• [EXERCISE INPUT]:
╔══

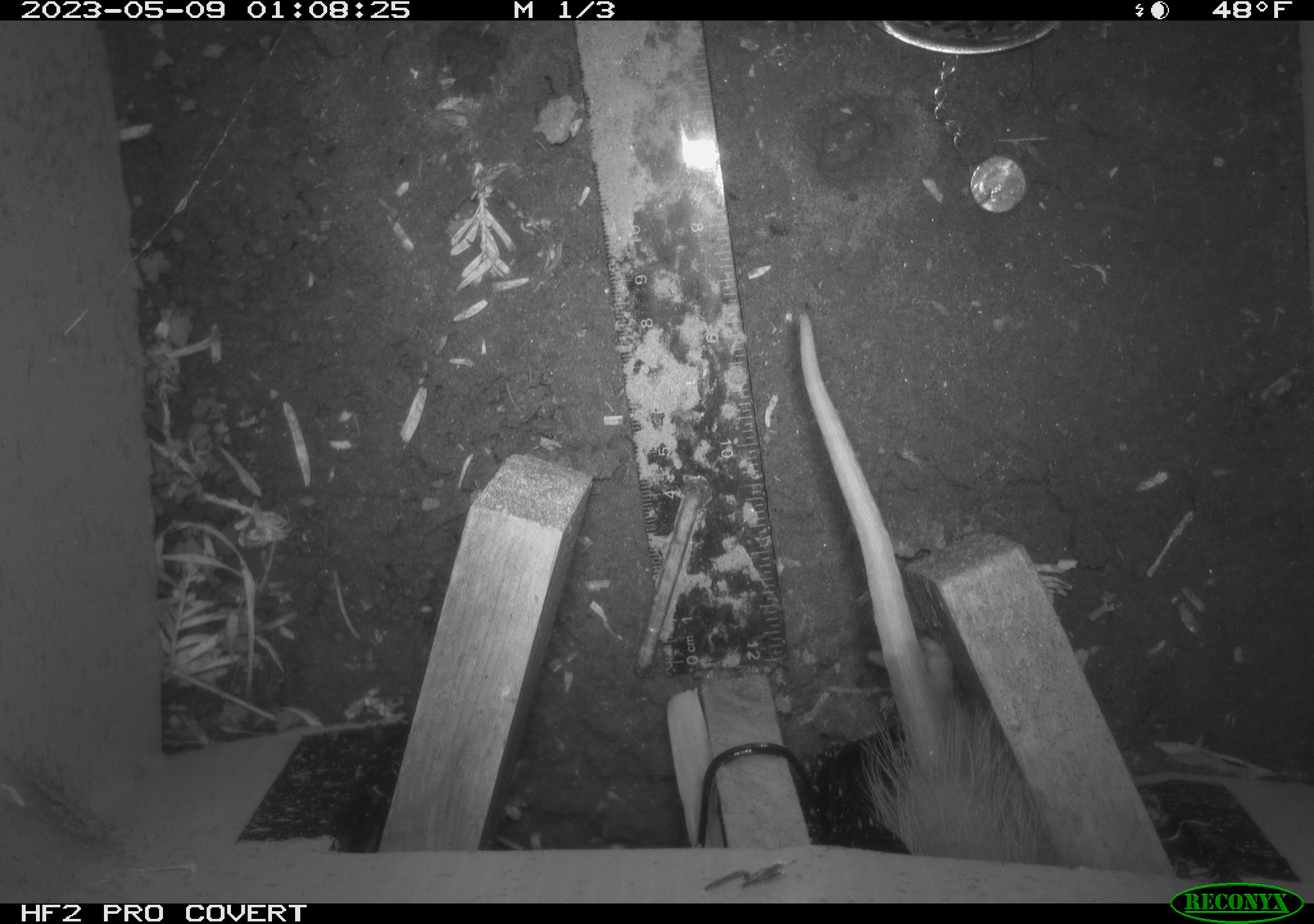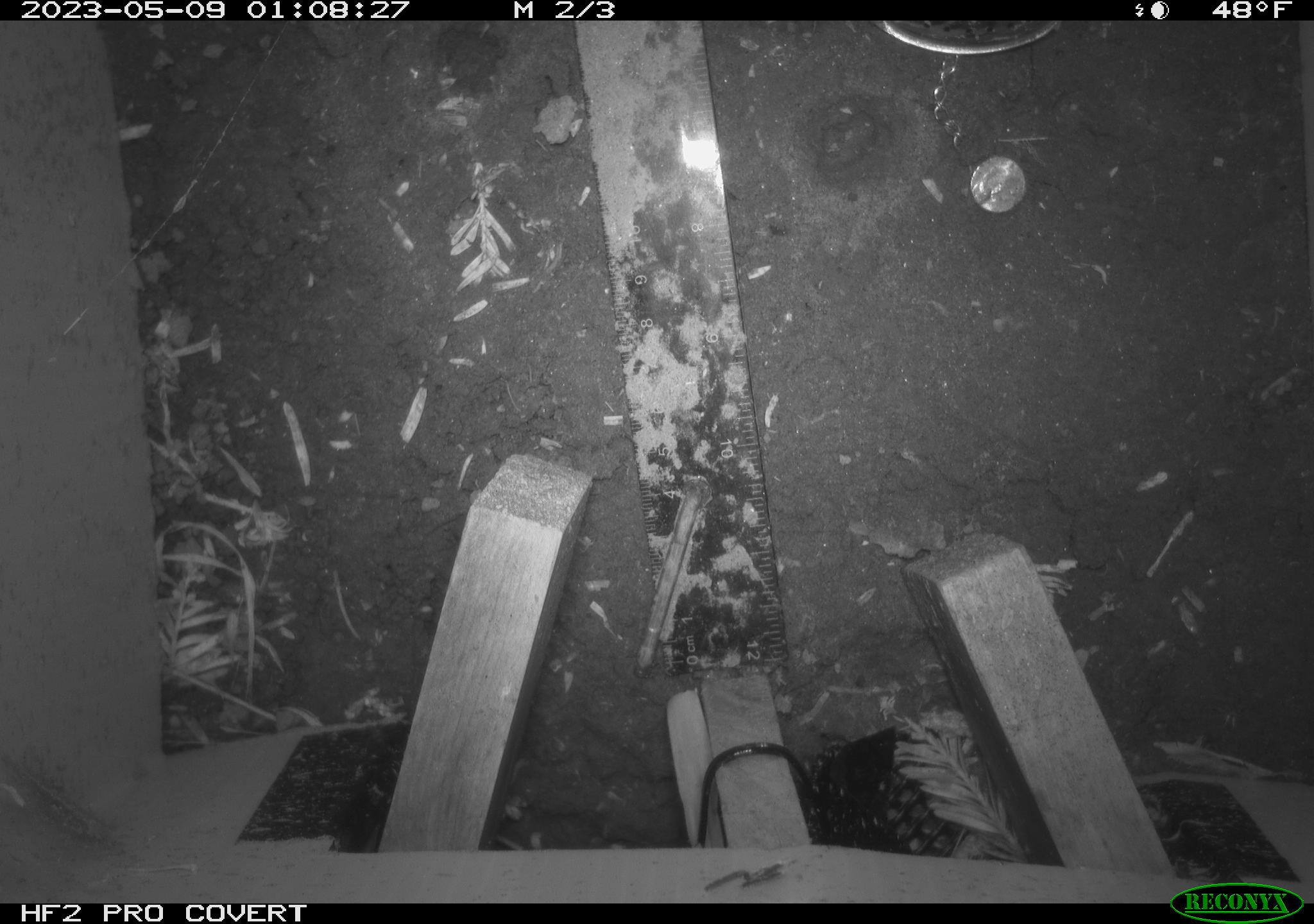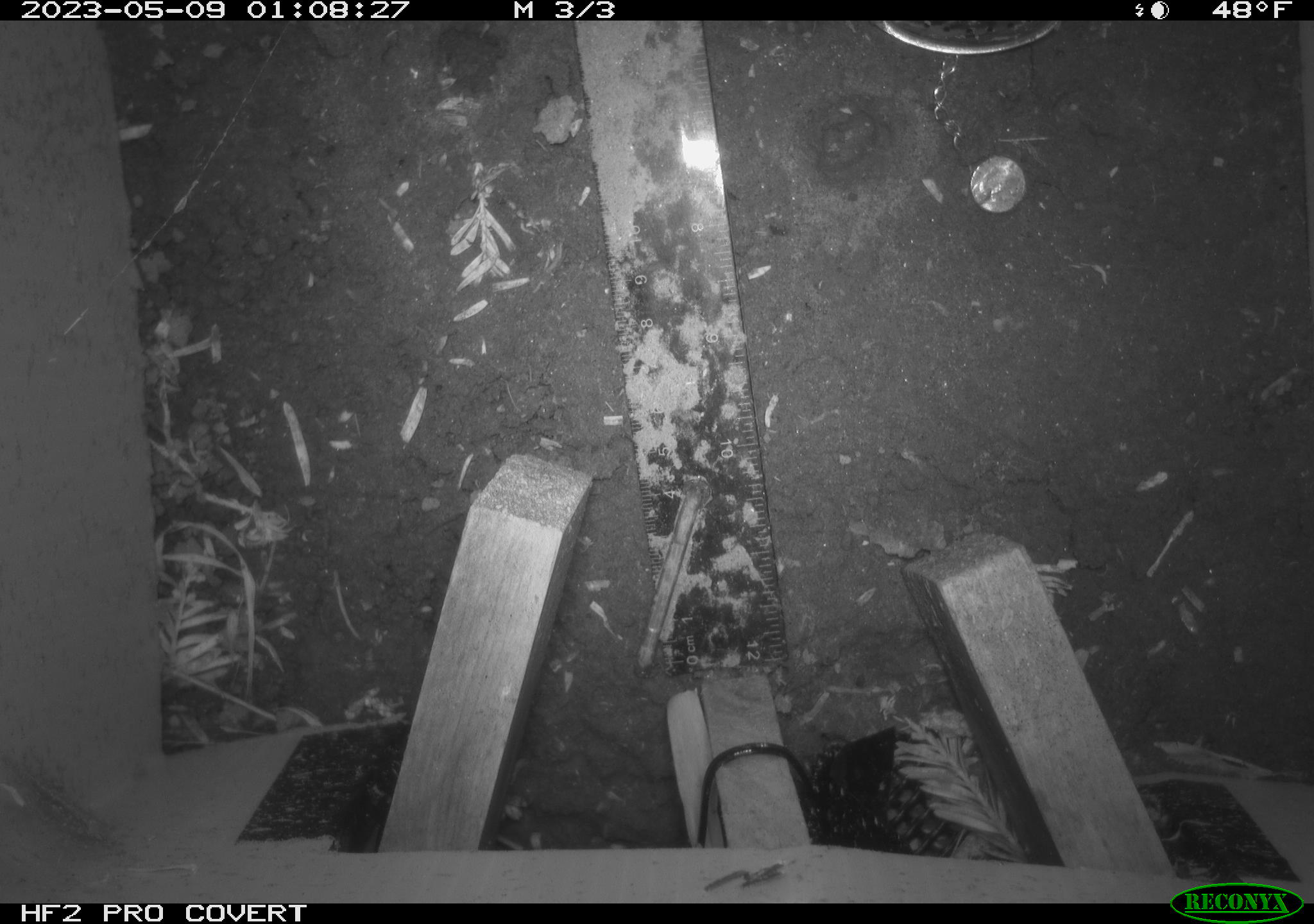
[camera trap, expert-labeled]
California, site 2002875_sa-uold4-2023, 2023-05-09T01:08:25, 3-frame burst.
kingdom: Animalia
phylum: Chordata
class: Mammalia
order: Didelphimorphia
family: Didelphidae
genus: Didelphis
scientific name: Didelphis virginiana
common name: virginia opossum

╚══

Transcribe every entry word for word, excluding images.

[camera trap, expert-labeled]
California, site 2002875_sa-uold4-2023, 2023-05-09T01:08:25, 3-frame burst.
kingdom: Animalia
phylum: Chordata
class: Mammalia
order: Didelphimorphia
family: Didelphidae
genus: Didelphis
scientific name: Didelphis virginiana
common name: virginia opossum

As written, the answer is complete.